Um den oben beschriebenen Missverständnissen auszuweichen, wurde für das hier vorliegende Buch der Titel »Psychologie in der Heil- und Sonderpädagogik« gewählt. Inhaltlich steht an prominenter erster Stelle die sonderpädagogische Diagnostik mit ihren Ursprüngen in der psychologischen Diagnostik und den charakteristischen Besonderheiten der Förderdiagnostik sowie den vielfältigen unterschiedlichen diagnostischen Instrumenten und Methoden. Daran schließen sich neuropsychologische Erkenntnisse zu Gedächtnis, Handlungsplanung, Aufmerksamkeitssteuerung und Motivation an, die als bedeutsam und grundlegend für das Verstehen von Lernprozessen zu sehen sind.
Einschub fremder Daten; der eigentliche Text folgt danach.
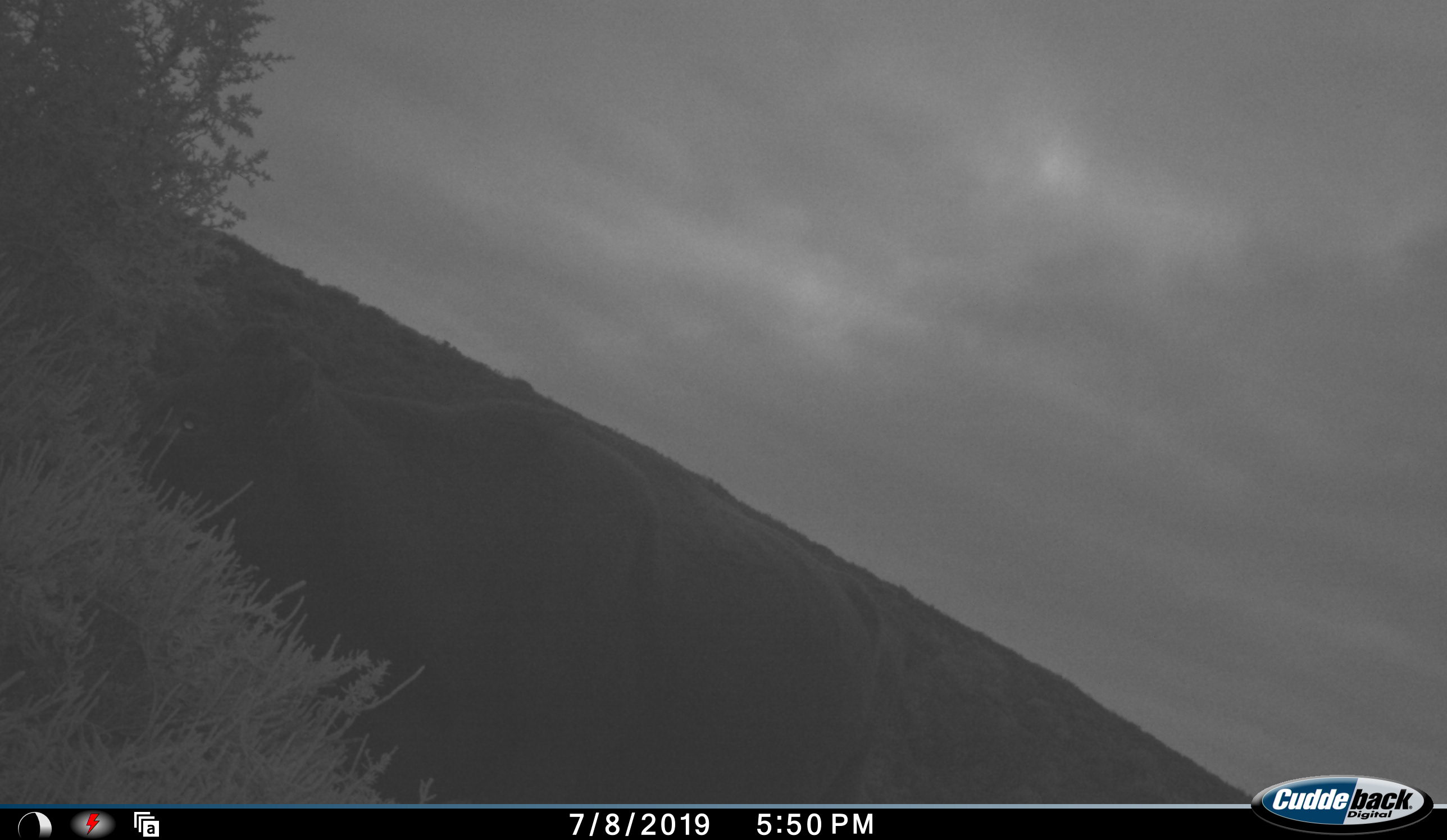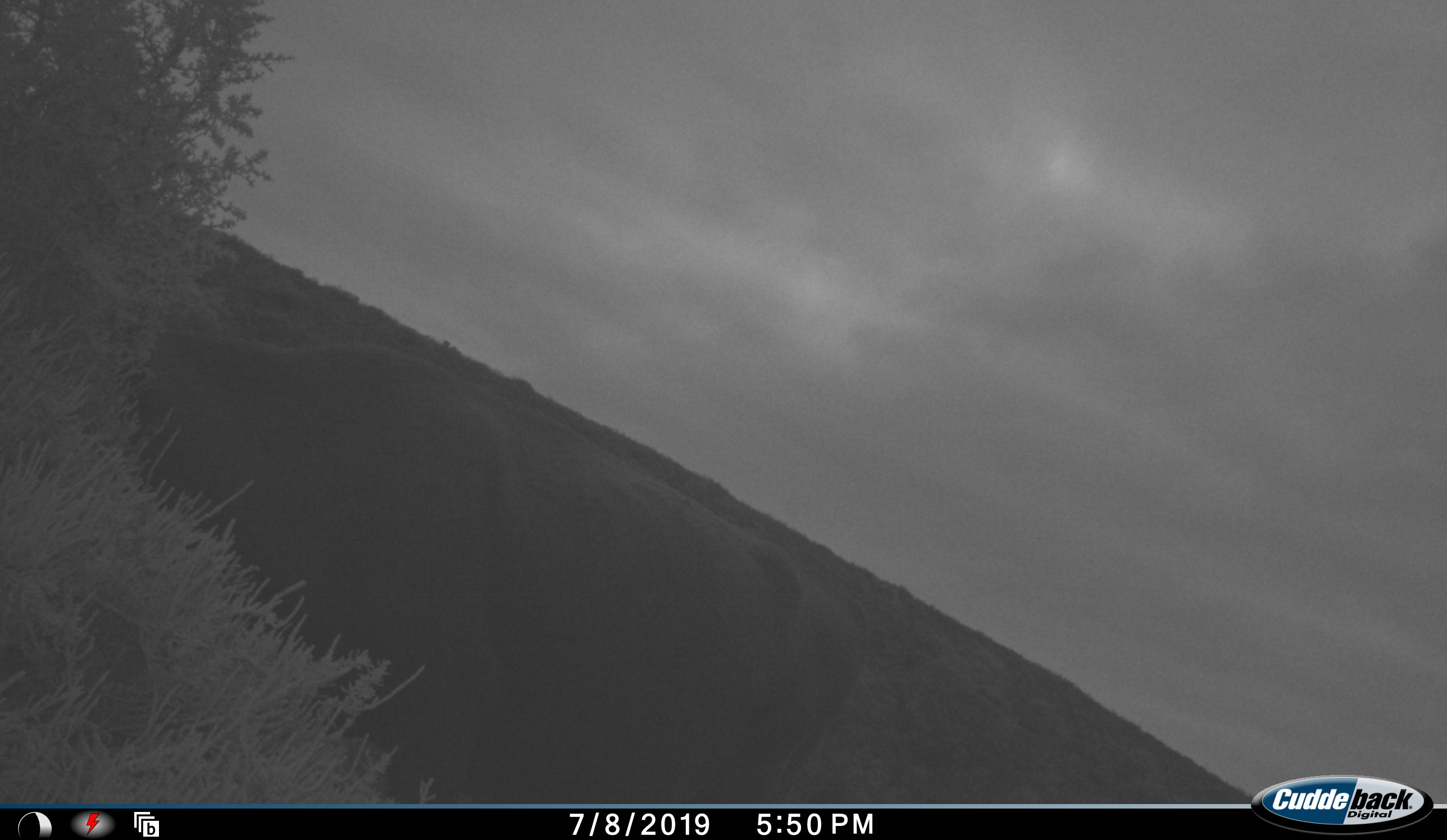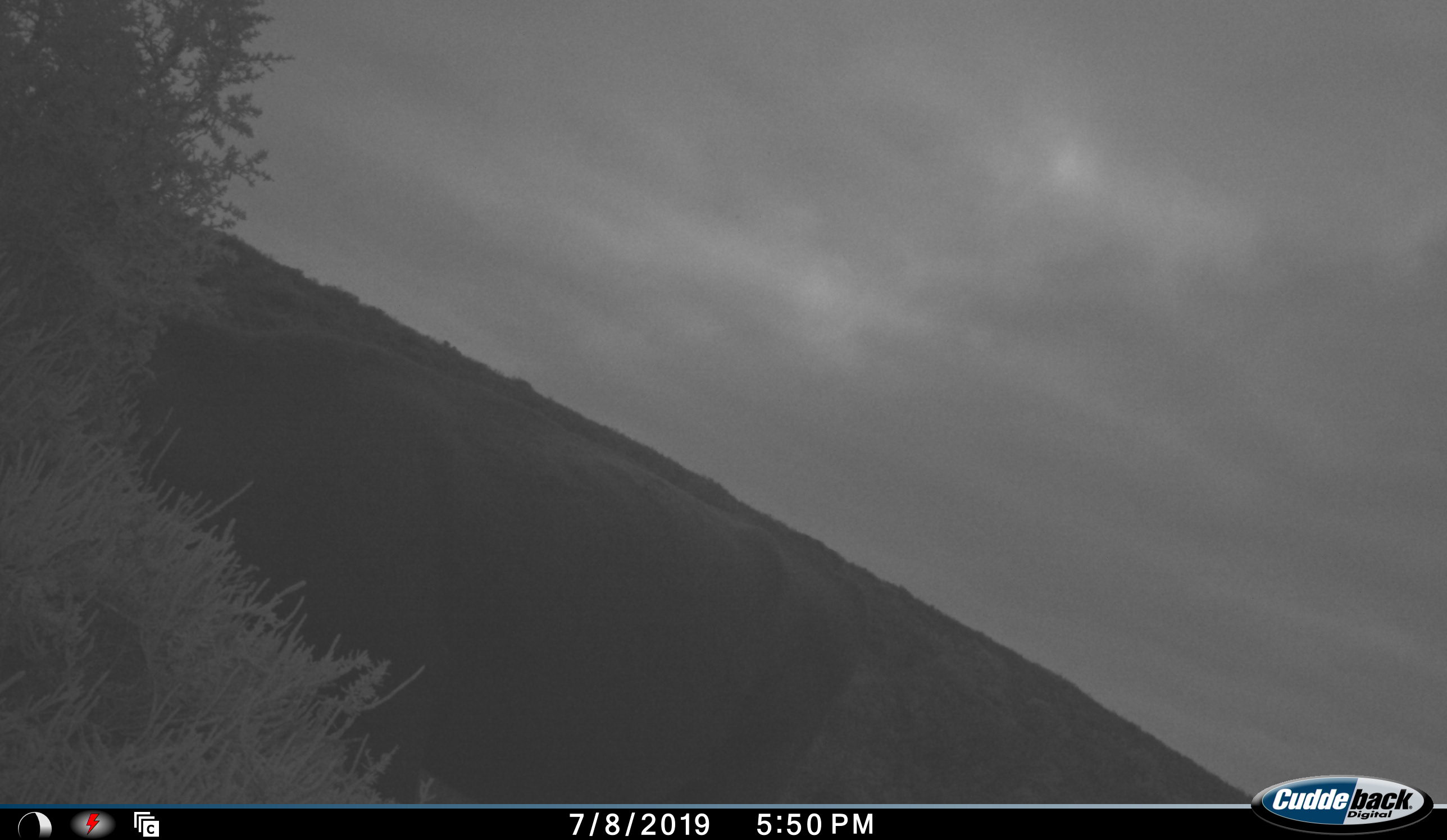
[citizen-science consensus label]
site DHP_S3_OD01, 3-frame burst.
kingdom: Animalia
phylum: Chordata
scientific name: Vertebrata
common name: domestic animal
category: domesticanimal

Das Feststellen von Entwicklungsverzögerungen oder das Verringern und Aufholen derselben durch entwicklungsorientierte Förderung und Therapie erfordern zwangsläufig ein Wissen über Entwicklung und entsprechende Entwicklungsverläufe. Teil 3 bringt dem geneigten Leser dieses Wissen näher. Bei der Zusammenstellung der neuropsychologischen und entwicklungspsychologischen Wissensbestände wurden zwar die wenigen aktuellen behinderungsspezifischen Befunde aufgenommen, aber grundsätzlich lag der Fokus auf der Vermittlung eines für alle sonderpädagogischen Fachrichtungen relevanten Wissens.

Literatur

Borchert, J. (Hrsg.) (2000): Handbuch der sonderpädagogischen Psychologie. Göttingen: Hogrefe.

Bundschuh, K. (2008): Heilpädagogische Psychologie. München: Reinhardt.

Buchner, T. & Koenig, O. (2008): Methoden und eingenommene Blickwinkel in der sonder- und heilpädagogischen Forschung von 1996–2006 – eine Zeitschriftenanalyse. In: Heilpädagogische Forschung 34, 15–34.

Fengler, J. & Jansen, G. (Hrsg.) (1987): Handbuch der heilpädagogischen Psychologie. Stuttgart: Kohlhammer.

Moor, P. (1960): Heilpädagogische Psychologie. Bd. 1 und 2. Bern: Huber.

Moser, V. (2005): Diagnostische Kompetenz als sonderpädagogisches Professionsmerkmal. In: V. Moser & E. von Stechow (Hrsg.): Lernstands- und Entwicklungsdiagnosen. Diagnostik und Förderkonzeption in sonderpädagogischen Handlungsfeldern. Festschrift für Christiane Hofmann zum 60. Geburtstag. Bad Heilbrunn: Julius Klinkhardt, 29–41.